-------- ОТРЫВОК ТЕКСТА --------
О. Журавлёва: — Тогда нарисуйте, по просьбе одного из наших слушателей, первые 100 дней президентства Путина, если он победит 4 марта. Если учесть все то, что было до выборов.

А. Проханов: — Если учесть все, что было до выборов, и если учесть то, из чего состоит Путин, то эти 100 дней предсказать чрезвычайно сложно. Если Путин пластичный человек, если в нем…


О. Журавлёва: — Во что слабо верится.

А. Проханов: — Если Путин пластичный человек, если он не просто двухмерный, трехмерный человек, а шестимерный человек, если в нем, действительно, как говорит мифология Путина… Потому что вокруг Путина есть несколько мифов сложившихся. Эти мифы подтверждаются, и он сам как бы играет в эти мифы, поэтому трудно понять, подлинные ли эти тенденции в нем или это тоже сложный такой метафизический театр. Если, например, в нем есть, как его певцы пытаются доказать людям, загадочность, метафизика, склонность к тайне, способность ощутить эти таинственные явления русской истории, и он хочет войти в историю и закрепиться в ней как исторический персонаж, как спаситель России, он должен немедленно откликнуться на это движение. Потому что к Путину огромные претензии, например, у оборонщиков, которые сидят на костях военно-промышленного комплекса. Огромные претензии у армейцев, которые не выходят на улицу…


О. Журавлёва: — Вот как раз с армейцами он встречался, много чего интересного сказал.

А. Проханов: — Но они сидят среди разгромленной армии.
-------- ИСХОДНЫЕ ДАННЫЕ --------
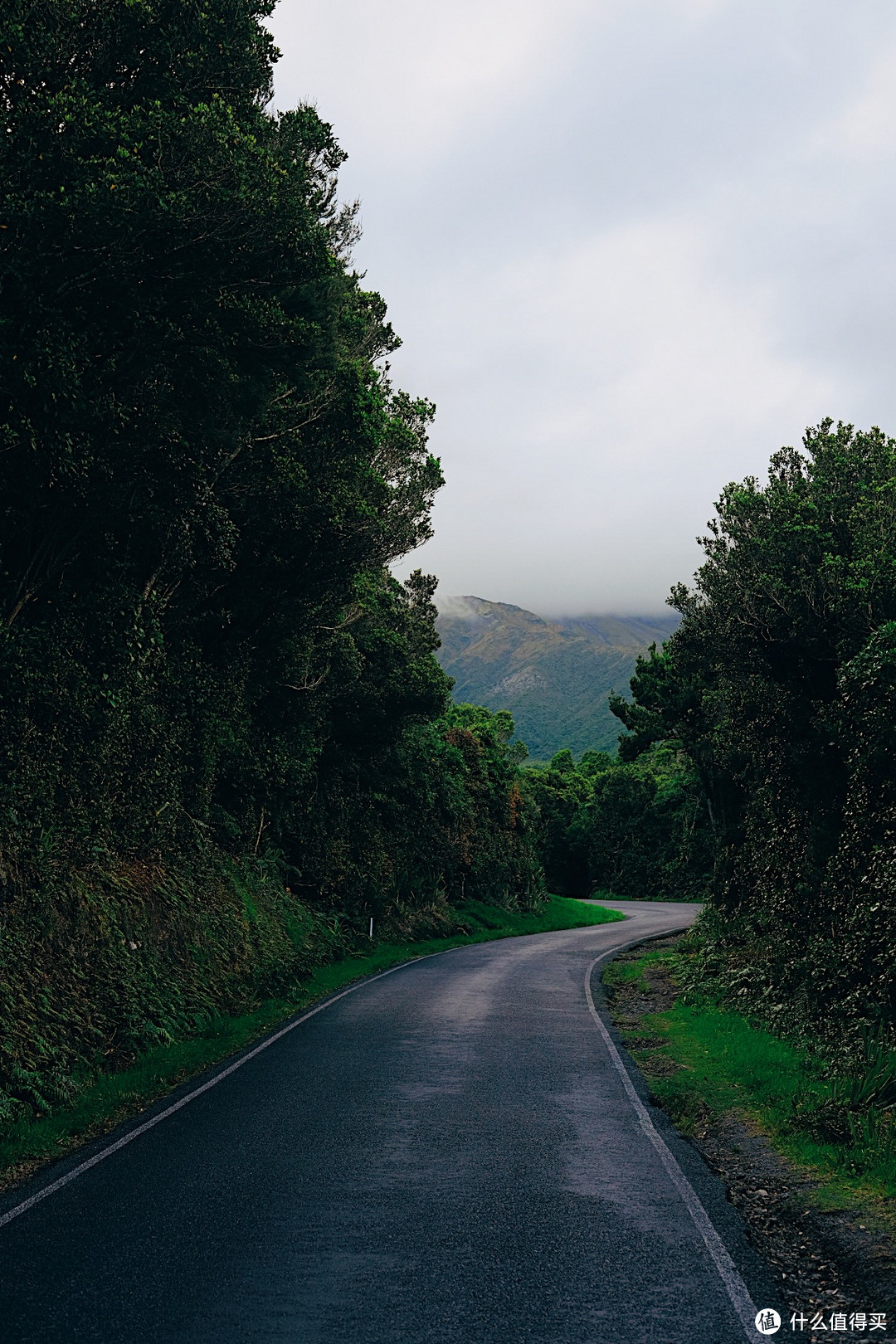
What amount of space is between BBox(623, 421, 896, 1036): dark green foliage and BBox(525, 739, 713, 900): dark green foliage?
46.4 meters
--------
ЧТО СДЕЛАТЬ: Напишите продолжение приведенной выше беседы О. Журавлёвой и А. Проханова о первых ста днях президентства Путина, начиная сразу после последней реплики.

РЕЗУЛЬТАТ НИЖЕ:
О. Журавлёва: — Что вы говорите! У нас потенциал, он сказал, Россия вообще опережает США в модернизации своих ядерных сил, мы круче всех в мире.

А. Проханов — Он в долгу перед русскими мыслителями, перед русскими художниками и писателями, которых он и его предшественник Ельцин держал под колпаком, давая выход только либеральным энергиям, только либеральной культуре. Он должен пойти навстречу всему этому. Если он это сделает немедленно, не через 100 дней, а через 10 дней, еще до инаугурации, если он заявит об этом, то, я думаю, что протесты начнут уменьшаться. И, конечно, он должен закрепить политические обещания, которые дал он и Медведев.


О. Журавлёва: — А как насчет закручивания гаек, о которых тоже часто говорят? Может быть, это самый простой вариант — так закрутить, чтобы уже никто никуда не ходил?

А. Проханов — Нет. Я думаю, что будут пластичные системы… Путин не пришел к нам как диктатор. Он пришел к нам как…


О. Журавлёва: — Как преемник.

А. Проханов — Он пришел к нам как архитектор управляемой демократии. Управляемая демократия и диктатура — это две совершенно разные структуры политические. И как человек такой пластичной, управляемой демократии (ну, мягкий авторитаризм), он, мне кажется, должен проявить и задействовать поразительные способности всех такого рода систем к выживанию. Эти системы на своих окраинах допускают революции, то есть они допускают афронт, они выделяют из своей среды бунтарей, диссидентов, революционеров. В какой-то момент система под воздействием периферийных революций начинает содрогаться, трепетать, в ней возникает стремление к переменам. Потом она вбирает в себя этих детей, она их соединяет, она их интегрирует. Потому что, по существу, все живучие западные системы построены на этом принципе — они интегрируют революционеров, делая их либо частью поп-культуры, либо вводя их в истеблишмент, как было в Германии.